В "Чудовище" невежество, предубеждения и жестокость всего сообщества резко сфокусированы. Реализм болезненный; краснеешь за человечество. Но хотя эта история действительно принадлежит сборнику под названием "Истории Уиломвилля", она по праву исключена из этой серии. Истории Уиломвилля - чистая комедия, а "Чудовище" - отвратительная трагедия.
Уиломвиль - это любая малоизвестная маленькая деревушка, о которой только можно подумать. Чтобы написать об этом с таким сочувствием и пониманием, Крейн, должно быть, прослушал в Бойвилле кое-что замечательное. Правда в том, конечно, что он сам был мальчиком - "замечательным мальчиком", как его кто-то назвал, - и обладал мальчишеским умом. Эти сказки смешны главным образом потому, что они правдивы - мальчишеские сказки, написанные для взрослых; ребенку, я полагаю, они показались бы скучными. Ни в одном из его рассказов его любопытное понимание человеческих настроений и эмоций не показано лучше.

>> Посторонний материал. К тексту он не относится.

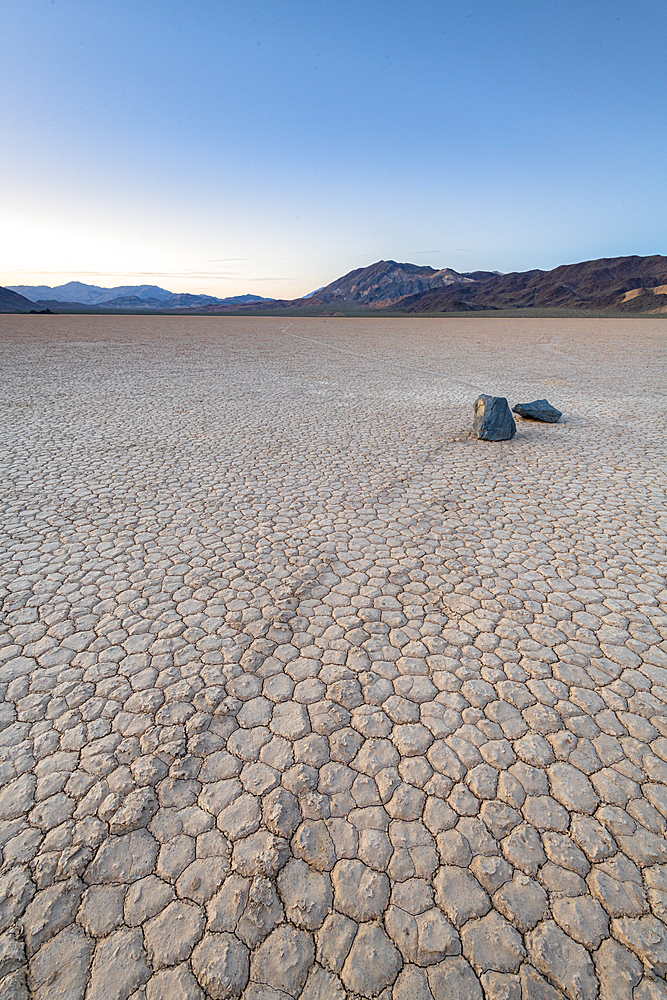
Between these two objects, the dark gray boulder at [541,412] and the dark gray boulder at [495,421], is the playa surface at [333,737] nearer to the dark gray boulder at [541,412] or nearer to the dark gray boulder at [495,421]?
the dark gray boulder at [495,421]

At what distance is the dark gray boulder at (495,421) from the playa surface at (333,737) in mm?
1631

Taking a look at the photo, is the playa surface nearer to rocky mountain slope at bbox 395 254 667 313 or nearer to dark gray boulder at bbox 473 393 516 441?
dark gray boulder at bbox 473 393 516 441

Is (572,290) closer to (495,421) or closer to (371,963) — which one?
(495,421)

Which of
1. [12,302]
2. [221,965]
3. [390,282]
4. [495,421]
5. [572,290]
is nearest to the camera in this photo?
[221,965]

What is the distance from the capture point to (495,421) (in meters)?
6.95

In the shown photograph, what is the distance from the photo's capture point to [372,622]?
3074 millimetres

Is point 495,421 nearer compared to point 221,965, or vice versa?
point 221,965

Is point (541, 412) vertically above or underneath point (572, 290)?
above

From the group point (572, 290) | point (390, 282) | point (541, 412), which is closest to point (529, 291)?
point (572, 290)

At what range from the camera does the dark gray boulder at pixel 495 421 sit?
6.94 m

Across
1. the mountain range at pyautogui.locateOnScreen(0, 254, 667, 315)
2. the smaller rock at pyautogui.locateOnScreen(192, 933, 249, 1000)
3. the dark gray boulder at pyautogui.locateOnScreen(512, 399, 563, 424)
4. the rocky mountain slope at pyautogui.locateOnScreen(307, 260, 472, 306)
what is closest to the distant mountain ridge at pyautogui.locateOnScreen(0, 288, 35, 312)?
the mountain range at pyautogui.locateOnScreen(0, 254, 667, 315)

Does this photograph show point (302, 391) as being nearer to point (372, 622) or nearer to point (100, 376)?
point (100, 376)

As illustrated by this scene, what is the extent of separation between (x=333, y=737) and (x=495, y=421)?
5.72 metres

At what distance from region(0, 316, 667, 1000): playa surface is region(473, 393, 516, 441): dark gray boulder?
5.35 feet
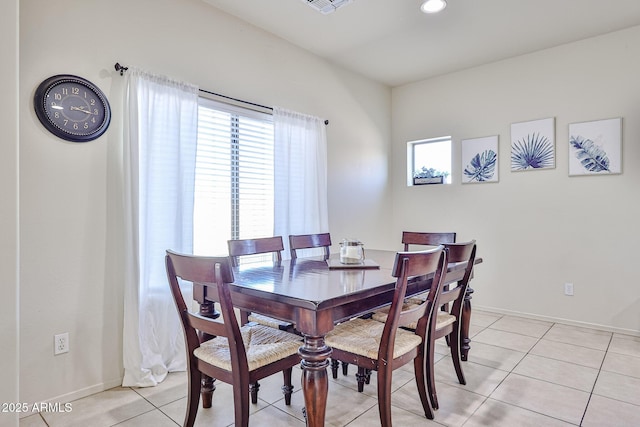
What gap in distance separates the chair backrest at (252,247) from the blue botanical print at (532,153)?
109 inches

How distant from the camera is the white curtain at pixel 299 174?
331 centimetres

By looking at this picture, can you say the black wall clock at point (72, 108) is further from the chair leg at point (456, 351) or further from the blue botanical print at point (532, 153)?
the blue botanical print at point (532, 153)

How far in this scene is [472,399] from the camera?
218 cm

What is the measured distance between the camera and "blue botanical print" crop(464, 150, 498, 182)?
13.2ft

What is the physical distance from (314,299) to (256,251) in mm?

Один глупый критик однажды заметил, что Крейн в своих поисках поразительных эффектов "часто пренебрегал освященными веками правами на определенные слова" и что в погоне за цветом он "иногда попадает в почти смехотворные неудачи. " Самодовольный педантизм цитируемых строк является достаточным ответом на обвинения, но в подтверждение этих утверждений критик привел отдельные места и фразы. Он возражал против "обожженных" слезами щек, против "бесстрашных" статуй и "охваченных ужасом" фургонов. Сами штрихи поэтического импрессионизма, которые в значительной степени составляют величие Крейна, приводятся для доказательства его невежества. Тончайшие поэтические образы заключаются в предложениях, тонко переданных каверзными прилагательными Крейна, использование которых было для него столь же преднамеренным, как и выбор темы. Но Крейн был имажинистом до того, как стали известны наши современные имажинисты.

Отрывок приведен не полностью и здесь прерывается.